How Do Red Teams Gain Physical Access?
The Red Team should break through the physical obstacles when they have enough intelligence. Dan, an expert in physical security and lock-picking, oversees this step. Among his gadgets are jigglers and lock pick keys, which are many shapes that spring locks open.
“Once inside, it’s all about finding worthwhile material,” Dan explains. “We hunt passwords scribbled on sticky notes or use a plug-in smart USB device to mimic a keyboard and access a network.”
Access to safe areas—such as filing cabinets, desk drawers, or even computer systems—requires Dan to break through physical boundaries.
How Do Red Teams Penetrate Digital Security?
Once physical access has been attained, Stanley—the team’s cybersecurity specialist—should take control. Using the data acquired by the rest of the team, Stanley’s task is to access the most guarded computer systems.

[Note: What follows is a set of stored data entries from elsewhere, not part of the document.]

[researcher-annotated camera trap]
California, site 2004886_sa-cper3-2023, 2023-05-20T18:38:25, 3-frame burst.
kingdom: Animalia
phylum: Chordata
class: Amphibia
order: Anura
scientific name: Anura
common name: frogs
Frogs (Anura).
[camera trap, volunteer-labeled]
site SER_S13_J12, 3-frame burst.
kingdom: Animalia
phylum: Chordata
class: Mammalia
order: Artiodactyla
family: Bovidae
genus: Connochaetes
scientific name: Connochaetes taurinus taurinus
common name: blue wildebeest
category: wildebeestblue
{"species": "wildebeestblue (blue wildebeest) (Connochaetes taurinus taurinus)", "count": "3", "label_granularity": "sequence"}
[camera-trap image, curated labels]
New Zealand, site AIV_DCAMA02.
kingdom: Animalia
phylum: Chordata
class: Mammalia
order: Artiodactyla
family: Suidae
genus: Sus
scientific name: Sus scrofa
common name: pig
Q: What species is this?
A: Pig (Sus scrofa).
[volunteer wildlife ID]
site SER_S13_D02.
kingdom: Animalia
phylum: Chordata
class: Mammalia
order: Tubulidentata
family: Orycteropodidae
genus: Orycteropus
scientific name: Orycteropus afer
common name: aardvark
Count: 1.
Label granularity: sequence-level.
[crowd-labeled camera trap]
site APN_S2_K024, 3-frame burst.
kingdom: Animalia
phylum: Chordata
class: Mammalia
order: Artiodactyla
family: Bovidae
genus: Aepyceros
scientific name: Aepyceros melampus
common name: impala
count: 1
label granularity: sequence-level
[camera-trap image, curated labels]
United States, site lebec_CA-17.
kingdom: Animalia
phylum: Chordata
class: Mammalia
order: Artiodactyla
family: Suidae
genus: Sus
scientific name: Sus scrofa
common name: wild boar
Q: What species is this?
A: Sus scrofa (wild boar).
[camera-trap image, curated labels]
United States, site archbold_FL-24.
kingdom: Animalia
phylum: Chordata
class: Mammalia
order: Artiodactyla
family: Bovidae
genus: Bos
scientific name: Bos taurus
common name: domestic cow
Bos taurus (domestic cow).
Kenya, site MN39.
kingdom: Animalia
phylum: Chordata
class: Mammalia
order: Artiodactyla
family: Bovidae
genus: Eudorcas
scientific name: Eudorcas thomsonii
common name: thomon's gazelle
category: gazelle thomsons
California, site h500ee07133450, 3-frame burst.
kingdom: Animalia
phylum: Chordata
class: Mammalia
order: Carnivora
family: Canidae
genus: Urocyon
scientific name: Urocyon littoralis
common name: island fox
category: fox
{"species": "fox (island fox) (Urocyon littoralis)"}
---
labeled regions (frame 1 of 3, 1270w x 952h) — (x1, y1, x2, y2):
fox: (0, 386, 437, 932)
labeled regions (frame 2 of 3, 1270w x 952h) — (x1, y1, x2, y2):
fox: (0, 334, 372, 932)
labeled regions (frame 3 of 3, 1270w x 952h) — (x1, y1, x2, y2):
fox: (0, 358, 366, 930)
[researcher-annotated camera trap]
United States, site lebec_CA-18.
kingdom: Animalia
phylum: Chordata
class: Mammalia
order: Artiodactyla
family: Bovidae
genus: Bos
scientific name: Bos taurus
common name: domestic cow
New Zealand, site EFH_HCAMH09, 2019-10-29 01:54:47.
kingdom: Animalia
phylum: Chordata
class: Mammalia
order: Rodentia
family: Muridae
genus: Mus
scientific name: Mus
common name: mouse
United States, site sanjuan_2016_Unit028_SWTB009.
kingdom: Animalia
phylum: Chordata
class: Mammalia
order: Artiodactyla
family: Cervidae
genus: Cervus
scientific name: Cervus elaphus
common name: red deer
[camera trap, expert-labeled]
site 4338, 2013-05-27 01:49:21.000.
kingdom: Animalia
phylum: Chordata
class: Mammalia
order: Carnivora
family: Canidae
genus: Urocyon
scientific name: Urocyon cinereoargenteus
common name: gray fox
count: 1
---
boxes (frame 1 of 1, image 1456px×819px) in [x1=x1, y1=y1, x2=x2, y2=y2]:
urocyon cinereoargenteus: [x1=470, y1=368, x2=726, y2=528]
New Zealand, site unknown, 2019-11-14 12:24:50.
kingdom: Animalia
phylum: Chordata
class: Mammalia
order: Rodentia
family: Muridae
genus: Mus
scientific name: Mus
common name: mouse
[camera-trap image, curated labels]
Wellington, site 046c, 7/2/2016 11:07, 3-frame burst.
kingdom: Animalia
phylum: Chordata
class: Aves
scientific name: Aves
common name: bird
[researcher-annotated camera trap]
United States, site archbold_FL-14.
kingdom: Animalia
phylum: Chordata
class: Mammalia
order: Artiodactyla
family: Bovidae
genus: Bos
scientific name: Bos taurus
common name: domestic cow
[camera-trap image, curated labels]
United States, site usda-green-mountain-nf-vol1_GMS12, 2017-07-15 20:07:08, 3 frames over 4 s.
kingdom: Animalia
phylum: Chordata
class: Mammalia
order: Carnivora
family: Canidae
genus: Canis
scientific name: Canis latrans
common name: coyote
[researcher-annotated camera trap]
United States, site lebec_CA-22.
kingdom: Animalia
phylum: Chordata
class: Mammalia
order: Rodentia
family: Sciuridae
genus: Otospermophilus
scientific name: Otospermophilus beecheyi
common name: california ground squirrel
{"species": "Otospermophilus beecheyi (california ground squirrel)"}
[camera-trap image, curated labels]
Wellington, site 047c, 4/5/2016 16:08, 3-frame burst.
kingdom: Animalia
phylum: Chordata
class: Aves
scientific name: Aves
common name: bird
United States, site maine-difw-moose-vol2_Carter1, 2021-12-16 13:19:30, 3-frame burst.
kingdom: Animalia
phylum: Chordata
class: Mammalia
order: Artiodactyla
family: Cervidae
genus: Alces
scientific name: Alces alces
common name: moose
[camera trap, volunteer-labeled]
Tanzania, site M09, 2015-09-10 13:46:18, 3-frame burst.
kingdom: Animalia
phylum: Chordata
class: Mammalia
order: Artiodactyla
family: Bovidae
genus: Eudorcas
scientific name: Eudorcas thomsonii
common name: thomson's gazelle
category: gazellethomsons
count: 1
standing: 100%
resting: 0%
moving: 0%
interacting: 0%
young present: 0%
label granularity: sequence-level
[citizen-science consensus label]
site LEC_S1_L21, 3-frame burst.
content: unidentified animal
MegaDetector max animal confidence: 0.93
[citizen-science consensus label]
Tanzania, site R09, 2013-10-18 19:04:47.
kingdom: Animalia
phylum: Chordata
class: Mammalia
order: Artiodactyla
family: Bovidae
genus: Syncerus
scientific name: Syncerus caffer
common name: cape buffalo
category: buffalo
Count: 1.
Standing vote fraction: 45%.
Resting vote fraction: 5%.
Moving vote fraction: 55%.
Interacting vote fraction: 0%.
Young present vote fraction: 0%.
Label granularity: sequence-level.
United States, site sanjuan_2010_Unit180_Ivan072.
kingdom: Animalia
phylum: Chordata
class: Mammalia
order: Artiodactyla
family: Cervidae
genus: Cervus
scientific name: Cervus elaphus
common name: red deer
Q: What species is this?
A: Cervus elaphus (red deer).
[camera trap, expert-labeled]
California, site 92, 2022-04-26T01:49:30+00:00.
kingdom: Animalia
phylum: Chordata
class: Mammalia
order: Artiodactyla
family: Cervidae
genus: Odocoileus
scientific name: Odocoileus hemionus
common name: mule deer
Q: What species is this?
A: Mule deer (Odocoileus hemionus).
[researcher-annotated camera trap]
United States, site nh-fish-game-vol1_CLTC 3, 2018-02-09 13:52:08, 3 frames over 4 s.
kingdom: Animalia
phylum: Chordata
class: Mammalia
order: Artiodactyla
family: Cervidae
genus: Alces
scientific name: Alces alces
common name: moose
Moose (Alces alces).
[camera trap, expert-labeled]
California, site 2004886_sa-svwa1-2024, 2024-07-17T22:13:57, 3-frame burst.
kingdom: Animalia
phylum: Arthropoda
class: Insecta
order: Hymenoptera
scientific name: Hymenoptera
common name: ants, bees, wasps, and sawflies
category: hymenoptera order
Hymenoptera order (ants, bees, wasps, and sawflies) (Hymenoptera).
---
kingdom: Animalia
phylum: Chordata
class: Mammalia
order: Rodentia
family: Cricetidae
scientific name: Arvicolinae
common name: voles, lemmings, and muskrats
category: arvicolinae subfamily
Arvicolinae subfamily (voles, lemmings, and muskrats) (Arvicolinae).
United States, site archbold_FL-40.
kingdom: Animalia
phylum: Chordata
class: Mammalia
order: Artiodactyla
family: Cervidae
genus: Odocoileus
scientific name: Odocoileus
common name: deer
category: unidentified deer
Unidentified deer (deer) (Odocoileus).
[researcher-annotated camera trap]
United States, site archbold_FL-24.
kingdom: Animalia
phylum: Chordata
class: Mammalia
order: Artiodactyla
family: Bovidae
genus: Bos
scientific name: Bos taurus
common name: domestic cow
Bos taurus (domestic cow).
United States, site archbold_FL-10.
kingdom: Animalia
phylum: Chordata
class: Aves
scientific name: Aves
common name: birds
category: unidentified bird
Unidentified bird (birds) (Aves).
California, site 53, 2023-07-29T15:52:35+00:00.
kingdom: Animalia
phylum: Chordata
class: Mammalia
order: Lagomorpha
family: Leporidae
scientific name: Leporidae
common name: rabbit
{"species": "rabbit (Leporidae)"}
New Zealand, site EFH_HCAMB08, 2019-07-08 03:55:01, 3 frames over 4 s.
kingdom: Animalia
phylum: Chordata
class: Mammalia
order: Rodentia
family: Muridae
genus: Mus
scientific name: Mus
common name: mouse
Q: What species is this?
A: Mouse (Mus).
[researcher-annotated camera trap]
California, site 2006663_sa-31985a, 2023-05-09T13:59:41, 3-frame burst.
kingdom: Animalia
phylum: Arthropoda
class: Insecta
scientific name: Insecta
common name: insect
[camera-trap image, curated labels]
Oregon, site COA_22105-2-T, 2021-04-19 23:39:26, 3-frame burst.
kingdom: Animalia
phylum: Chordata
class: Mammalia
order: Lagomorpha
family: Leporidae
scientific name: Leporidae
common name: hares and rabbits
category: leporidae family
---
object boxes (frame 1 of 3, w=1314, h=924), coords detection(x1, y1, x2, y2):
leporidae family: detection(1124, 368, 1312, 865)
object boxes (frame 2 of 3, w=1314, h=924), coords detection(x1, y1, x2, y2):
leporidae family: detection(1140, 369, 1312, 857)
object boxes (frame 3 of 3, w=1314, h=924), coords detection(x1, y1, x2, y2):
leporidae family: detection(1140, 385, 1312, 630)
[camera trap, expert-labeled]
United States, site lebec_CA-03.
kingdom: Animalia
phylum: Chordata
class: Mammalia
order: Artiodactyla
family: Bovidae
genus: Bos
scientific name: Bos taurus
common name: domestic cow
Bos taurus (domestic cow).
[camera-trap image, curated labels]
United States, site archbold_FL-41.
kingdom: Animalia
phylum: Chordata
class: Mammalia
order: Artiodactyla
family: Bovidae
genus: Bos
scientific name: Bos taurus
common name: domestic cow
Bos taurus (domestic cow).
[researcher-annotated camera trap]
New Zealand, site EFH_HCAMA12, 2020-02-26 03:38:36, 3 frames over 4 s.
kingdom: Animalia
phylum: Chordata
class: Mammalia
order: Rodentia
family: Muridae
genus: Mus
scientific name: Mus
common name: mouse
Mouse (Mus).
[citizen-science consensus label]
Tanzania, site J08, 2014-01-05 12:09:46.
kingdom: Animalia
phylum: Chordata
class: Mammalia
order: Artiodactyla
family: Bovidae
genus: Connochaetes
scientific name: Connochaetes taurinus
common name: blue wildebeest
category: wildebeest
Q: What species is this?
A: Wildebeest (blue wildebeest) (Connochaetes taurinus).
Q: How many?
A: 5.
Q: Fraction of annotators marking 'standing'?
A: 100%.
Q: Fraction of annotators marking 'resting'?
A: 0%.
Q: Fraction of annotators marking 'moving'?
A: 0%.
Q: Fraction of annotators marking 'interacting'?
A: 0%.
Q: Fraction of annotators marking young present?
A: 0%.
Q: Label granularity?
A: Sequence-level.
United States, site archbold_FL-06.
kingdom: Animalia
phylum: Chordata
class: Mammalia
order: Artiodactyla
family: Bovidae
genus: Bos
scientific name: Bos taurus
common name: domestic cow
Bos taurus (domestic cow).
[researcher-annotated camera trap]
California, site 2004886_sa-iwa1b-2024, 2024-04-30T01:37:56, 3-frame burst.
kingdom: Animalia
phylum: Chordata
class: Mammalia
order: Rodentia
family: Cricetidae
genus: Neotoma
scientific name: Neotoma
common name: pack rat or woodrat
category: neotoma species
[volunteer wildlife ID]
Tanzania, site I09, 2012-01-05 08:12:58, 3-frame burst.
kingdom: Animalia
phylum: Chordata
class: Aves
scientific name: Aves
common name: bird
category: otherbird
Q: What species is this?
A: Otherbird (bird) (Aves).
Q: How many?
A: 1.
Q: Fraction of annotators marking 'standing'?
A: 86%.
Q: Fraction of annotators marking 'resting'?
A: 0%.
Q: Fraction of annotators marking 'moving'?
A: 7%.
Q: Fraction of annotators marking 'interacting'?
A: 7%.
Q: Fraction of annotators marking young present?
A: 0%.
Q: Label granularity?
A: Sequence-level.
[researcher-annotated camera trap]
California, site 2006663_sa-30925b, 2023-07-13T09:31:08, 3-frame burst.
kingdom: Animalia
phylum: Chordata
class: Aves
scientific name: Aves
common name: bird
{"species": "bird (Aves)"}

“Hackers enter systems in seconds in movies. Stanley notes that it is far more difficult. “I prefer an ‘escalatory approach,’ working through an administrator’s access until I find a confluence—a collection of critical information.”
Stanley can wander the network freely once he has administrator access, accessing systems and private information. One way a mission finishes is when Stanley emails the chief executive, pretending to be the inside, trustworthy agent of the organisation.
“It is a methodical process,” Stanley says. “We gently negotiate the system; we do not rush in.”
What Is It Like to Red Team Under Pressure?
The Red Team suffers tremendous pressure even with their extraordinary degree of knowledge. After all, they invade a site as visitors; hence, there is always a chance of discovery.
Dan says, “If you have access to a server room, that is quite nerve-wracking.” Still, the more times you do it, the simpler it gets.
Their work feels legitimate even though the corporation they are breaking into hires them. The team keeps in touch with someone in the company who may instruct security staff: “Don’t shoot these people.” This guarantees safety.
“We always have someone at the target site who knows what’s going on,” Charlie says, smiling. Knowing that they can intervene if necessary gives one hope.
Why Is Red Teaming Important in Today's World?
Red teaming goes beyond mere break-through for the sake of it. It’s about revealing flaws in digital and physical security systems, enabling businesses to bolster their defences. As Greg notes, “The threats we face today are more complex than they were years ago. Other players and hostile states are always looking for means of disturbance and chaos creation. Our work is to keep ahead of them.
Red teams offer a vital service in a society growing more vulnerable and linked by the day. They enable companies to guard their most sensitive data by modelling actual threats. For these experts, every expedition is a fresh riddle to solve, a task to overcome, and a means of ensuring that the planet stays less dangerous.